Although forbearance agreements are usually short, they must be carefully scrutinized and negotiated. The purpose of the forbearance agreement is to allow the company time to find new financing, sell itself or, in the rare case, to demonstrate to the lender that it is entitled to a second chance. The interest rate will be significantly higher than the pre-default rate, the financial covenants will be demanding and some degree of financial oversight or reporting will be required. Examples include audited statements or even the engagement of consultants who are authorized to report to the lender.
During the forbearance period, a company must quickly and carefully review its options. Can it refinance the debt? Is an infusion of capital possible? Is a reorganization of the company likely, and will it help? Is a sale of some or all of the company an option or a necessity?
Each of the possible options must be thoroughly analyzed because there is no time for correcting mistakes. In the current environment, each approach has its challenges.
If a lender that has loaned to a company in the past is not willing to continue the relationship, it's unlikely a replacement will be found through a whirlwind courtship. Unless there is something remarkable about the company or its industry, there is little hope of raising new capital in these times. Drastic operational changes that obviously include reducing payroll are obligatory but must be done with the skill and care.

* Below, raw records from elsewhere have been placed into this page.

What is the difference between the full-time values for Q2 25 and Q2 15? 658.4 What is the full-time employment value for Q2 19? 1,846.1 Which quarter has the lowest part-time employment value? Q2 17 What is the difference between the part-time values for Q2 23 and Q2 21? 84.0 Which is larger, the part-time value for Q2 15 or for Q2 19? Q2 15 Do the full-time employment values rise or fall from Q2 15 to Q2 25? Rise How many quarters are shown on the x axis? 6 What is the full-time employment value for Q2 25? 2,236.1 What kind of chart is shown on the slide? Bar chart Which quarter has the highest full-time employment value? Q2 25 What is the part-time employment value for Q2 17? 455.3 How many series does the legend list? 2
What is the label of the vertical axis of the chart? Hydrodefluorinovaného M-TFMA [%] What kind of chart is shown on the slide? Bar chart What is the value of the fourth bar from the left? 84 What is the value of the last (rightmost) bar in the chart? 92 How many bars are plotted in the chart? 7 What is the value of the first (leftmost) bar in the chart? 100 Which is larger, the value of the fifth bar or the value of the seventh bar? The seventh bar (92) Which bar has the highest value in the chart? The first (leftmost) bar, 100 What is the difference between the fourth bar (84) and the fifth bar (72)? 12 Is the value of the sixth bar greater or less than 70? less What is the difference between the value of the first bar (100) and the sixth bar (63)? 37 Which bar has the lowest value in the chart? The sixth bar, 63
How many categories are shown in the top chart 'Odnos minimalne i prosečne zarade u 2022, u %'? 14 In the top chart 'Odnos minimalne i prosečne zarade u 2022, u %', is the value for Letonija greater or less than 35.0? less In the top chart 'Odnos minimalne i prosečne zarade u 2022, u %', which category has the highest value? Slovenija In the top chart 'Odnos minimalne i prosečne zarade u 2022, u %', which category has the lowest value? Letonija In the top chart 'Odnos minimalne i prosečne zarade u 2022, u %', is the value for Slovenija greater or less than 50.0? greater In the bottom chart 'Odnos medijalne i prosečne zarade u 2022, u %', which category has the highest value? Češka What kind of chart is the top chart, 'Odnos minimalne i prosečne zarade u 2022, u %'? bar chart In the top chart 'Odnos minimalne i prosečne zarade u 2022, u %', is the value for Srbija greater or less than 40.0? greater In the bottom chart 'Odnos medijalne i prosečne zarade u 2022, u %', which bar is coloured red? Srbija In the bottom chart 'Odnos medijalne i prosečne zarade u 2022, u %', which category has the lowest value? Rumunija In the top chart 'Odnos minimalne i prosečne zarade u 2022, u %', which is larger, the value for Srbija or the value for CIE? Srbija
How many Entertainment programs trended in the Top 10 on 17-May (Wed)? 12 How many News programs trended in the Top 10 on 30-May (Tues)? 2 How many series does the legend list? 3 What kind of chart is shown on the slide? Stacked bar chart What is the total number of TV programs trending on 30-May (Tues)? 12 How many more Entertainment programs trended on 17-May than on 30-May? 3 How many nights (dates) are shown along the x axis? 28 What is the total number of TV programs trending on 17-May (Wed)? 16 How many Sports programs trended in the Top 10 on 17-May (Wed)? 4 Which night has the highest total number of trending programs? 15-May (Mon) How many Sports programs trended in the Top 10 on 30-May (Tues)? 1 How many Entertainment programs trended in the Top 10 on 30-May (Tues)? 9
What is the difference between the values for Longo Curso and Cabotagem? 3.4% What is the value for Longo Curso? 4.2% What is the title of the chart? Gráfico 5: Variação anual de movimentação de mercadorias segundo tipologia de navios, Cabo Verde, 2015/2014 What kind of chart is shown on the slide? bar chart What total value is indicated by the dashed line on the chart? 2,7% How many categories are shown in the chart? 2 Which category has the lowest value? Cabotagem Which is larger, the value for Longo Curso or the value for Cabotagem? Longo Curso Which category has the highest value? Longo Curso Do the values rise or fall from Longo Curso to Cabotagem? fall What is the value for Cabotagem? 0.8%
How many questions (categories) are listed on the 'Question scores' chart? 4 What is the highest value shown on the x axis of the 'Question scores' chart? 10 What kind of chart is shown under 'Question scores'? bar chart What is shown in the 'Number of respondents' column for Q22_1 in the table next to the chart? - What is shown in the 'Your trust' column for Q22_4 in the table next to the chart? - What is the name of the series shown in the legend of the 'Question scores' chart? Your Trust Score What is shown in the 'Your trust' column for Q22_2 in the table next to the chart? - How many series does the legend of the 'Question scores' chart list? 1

A company experiencing the rough seas of this economy may face these issues:
- The zone of insolvency. The board of directors owes a duty of due care, loyalty and good faith to its shareholders. The board of a company that is nearing insolvency may legally owe a similar duty to the company’s creditors. Once a company begins worrying about breaching its financial covenants or is concerned about cash flow, it should be aware of its potential obligations to creditors.
- The Worker Adjustment and Retraining Notification Act. This applies to companies with more than 100 employees, which includes managerial supervisors. It requires 60 days' notice to employees in the event an work site will be shut down, and as a result, 50 or more employees will lose their jobs in a 30-day period.
- Trust-fund taxes. Failure to pay withholding taxes and Social Security taxes can result in a 100% penalty against the company and individuals responsible for making sure the taxes are paid. The definition of a “responsible person” has been interpreted broadly to include officers, employees, consultants and even outside CPA firms.
- Loan or short-term capital infusions. Often in closely held companies, a shareholder or family member will lend to the company to ease a cash-flow shortage and receive repayment or return of the “paid-in capital” once the crisis has subsided. This can result in a preferential payment if the company files a petition or has a petition filed against it under the Bankruptcy Act. The repayment may be required to be returned to the company, and the person who provided the loan or capital will have an unsecured claim in the bankruptcy proceeding. The normal preference period is 90 days, but, if the person is an insider, the bankruptcy court can reach back as long as a year.
In many, if not most, instances, prompt and knowledgeable action can save a company in these extraordinary circumstances.